Selon les experts du tourisme, pour cette saison touristique, les réservations ont enregistré un retard particulièrement important. Cela s’explique par un décalage sur les marchés européens traditionnels, laissant entendre en grande partie un climat d’incertitude qui a prévalu depuis le mois de février, dans un contexte de guerre au Moyen-Orient.
Toutefois, à cause de conflit Moyen-Orient, de nombreux vacanciers ont différé leurs décisions. Les périodes habituelles de réservation, notamment en mars et en avril, n’ont pas joué leur rôle habituel, et beaucoup d’opérateurs s’attendaient à une forte vague de last minute qui, finalement, n’a pas été au rendez-vous. La saison s’ouvre donc sur des hôtels loin d’afficher complet, même si la situation varie fortement d’un établissement à l’autre.
Mais la question essentielle: est-ce que le last minute peut sauver la saison estivale dans le cas de la Tunisie? Quand on prend l’exemple des bons hôtels, ils restent souvent protégés par leur réputation, leur positionnement, pris en amont par les tour-opérateurs.
Ce qui fait que les tours opérateurs achètent des chambres sur la base du principe du plein pour vide, ce qui garantit une certaine occupation, avec ou sans client final. Contrairement aux établissements moins bien classés ou moins bien positionnés, qui eux, subissent davantage la pression de la concurrence. A savoir, des prix tirés vers le bas et, souvent, qualifiée d’une image dégradée qui finit par rejaillir sur l’ensemble de la destination.

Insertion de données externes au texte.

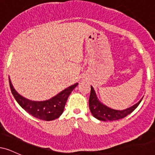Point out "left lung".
I'll return each mask as SVG.
<instances>
[{
    "instance_id": "1",
    "label": "left lung",
    "mask_w": 155,
    "mask_h": 155,
    "mask_svg": "<svg viewBox=\"0 0 155 155\" xmlns=\"http://www.w3.org/2000/svg\"><path fill=\"white\" fill-rule=\"evenodd\" d=\"M135 104L134 106H131L127 109L122 110V111H119V110L111 109V108L107 107L97 100V97L94 89L91 86V91H90V98H89V106L91 113L94 117L97 120L101 121H113L118 120L120 119H122L124 117H127V115L134 111L136 108L138 107L140 101Z\"/></svg>"
}]
</instances>
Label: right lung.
<instances>
[{
    "label": "right lung",
    "instance_id": "add662e5",
    "mask_svg": "<svg viewBox=\"0 0 155 155\" xmlns=\"http://www.w3.org/2000/svg\"><path fill=\"white\" fill-rule=\"evenodd\" d=\"M9 85L12 95L23 109L39 120L51 121L58 118L63 114L68 97L78 83L60 92L52 98L45 101H32L25 98L16 92L9 79Z\"/></svg>",
    "mask_w": 155,
    "mask_h": 155
}]
</instances>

Autre élément important, le problème du prix qui doit également être replacé dans son vrai contexte. Toujours pour le cas de la Tunisie, vendre plus cher peut aussi signifier mieux valoriser la destination et augmenter les recettes en devises. Pour les différents experts du secteur, cette hausse s’explique aussi par des facteurs objectifs : l’inflation, qui a déclenché le coût des denrées et des intrants utilisés par les hôtels, ainsi que les nouvelles charges fiscales introduites par la loi de finances 2025. Les professionnels ont dû répercuter une partie de ces coûts sur les tarifs, ce qui a mécaniquement poussé les prix à la hausse.
Sur le plan des perspectives, le mois de juillet reste malheureusement difficile, mais août et l’arrière-saison suscitent davantage d’optimisme.

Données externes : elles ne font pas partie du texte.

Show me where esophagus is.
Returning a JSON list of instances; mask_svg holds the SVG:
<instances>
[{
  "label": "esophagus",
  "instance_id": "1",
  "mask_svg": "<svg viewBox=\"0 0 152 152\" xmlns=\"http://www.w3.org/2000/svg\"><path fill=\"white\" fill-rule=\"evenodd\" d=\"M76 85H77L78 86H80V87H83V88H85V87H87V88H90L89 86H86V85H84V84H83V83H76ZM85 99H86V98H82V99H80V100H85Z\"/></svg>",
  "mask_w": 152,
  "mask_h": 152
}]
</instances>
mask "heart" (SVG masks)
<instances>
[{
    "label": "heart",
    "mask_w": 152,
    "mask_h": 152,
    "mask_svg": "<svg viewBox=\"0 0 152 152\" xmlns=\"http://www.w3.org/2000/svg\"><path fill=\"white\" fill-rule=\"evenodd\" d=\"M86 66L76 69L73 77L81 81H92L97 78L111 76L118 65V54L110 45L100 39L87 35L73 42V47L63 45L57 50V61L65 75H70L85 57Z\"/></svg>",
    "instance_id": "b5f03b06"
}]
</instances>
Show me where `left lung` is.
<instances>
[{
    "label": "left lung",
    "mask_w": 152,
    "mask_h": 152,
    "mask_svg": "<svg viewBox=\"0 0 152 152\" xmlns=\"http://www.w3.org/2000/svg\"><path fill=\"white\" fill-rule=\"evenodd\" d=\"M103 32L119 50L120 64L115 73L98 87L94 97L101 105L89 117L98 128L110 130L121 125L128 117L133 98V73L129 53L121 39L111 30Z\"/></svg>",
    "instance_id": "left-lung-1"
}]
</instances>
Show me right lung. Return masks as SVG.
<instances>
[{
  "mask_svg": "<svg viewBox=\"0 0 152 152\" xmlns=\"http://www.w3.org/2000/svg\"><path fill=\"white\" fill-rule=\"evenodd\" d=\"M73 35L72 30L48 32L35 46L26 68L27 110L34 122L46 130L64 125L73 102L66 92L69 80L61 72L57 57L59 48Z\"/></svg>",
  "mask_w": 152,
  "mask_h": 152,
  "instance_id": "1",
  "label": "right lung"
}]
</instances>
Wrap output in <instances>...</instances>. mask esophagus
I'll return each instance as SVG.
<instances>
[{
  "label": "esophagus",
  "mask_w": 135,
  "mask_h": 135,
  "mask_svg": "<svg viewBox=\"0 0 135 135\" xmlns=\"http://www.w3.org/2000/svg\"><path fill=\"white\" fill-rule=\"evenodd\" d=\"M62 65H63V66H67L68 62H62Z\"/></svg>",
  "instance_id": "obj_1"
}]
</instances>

Si on compare avec l’année dernière, la Tunisie avait connu une saison en dents de scie, avec un mois de juillet compliqué avant un bon rebond en août, septembre et octobre. Peut-on espérer que cette année le même résultat. Car au final tout n’est pas perdu. Mais une chose est sûre: si la destination reste attractive, une partie du retard peut encore être rattrapée dans les semaines à venir…
Un autre élément qui pourrait sauver cette saison, est le retour de la clientèle russe. Depuis le 14 juillet, des vols charters ont repris vers Monastir, avec un programme porté par les tour-opérateurs Pegas et Biblio Globus Tunisia · en partenariat avec Pyramids Airlines. Le dispositif prévoit sept rotations hebdomadaires, dont cinq depuis Moscou et deux depuis Saint-Pétersbourg, ce qui ne règle pas à lui seul la question des volumes, mais constitue néanmoins un signal positif pour la destination.
Autrement dit, la saison touristique démarre avec un net retard dans les réservations, en raison d’un contexte géopolitique anxiogène qui a poussé de nombreux voyageurs à attendre le dernier moment. Cela nous amène à la réflexion suivante: on se demande si peut-on encore espérer un rebond en août qui compense un été parti trop tard?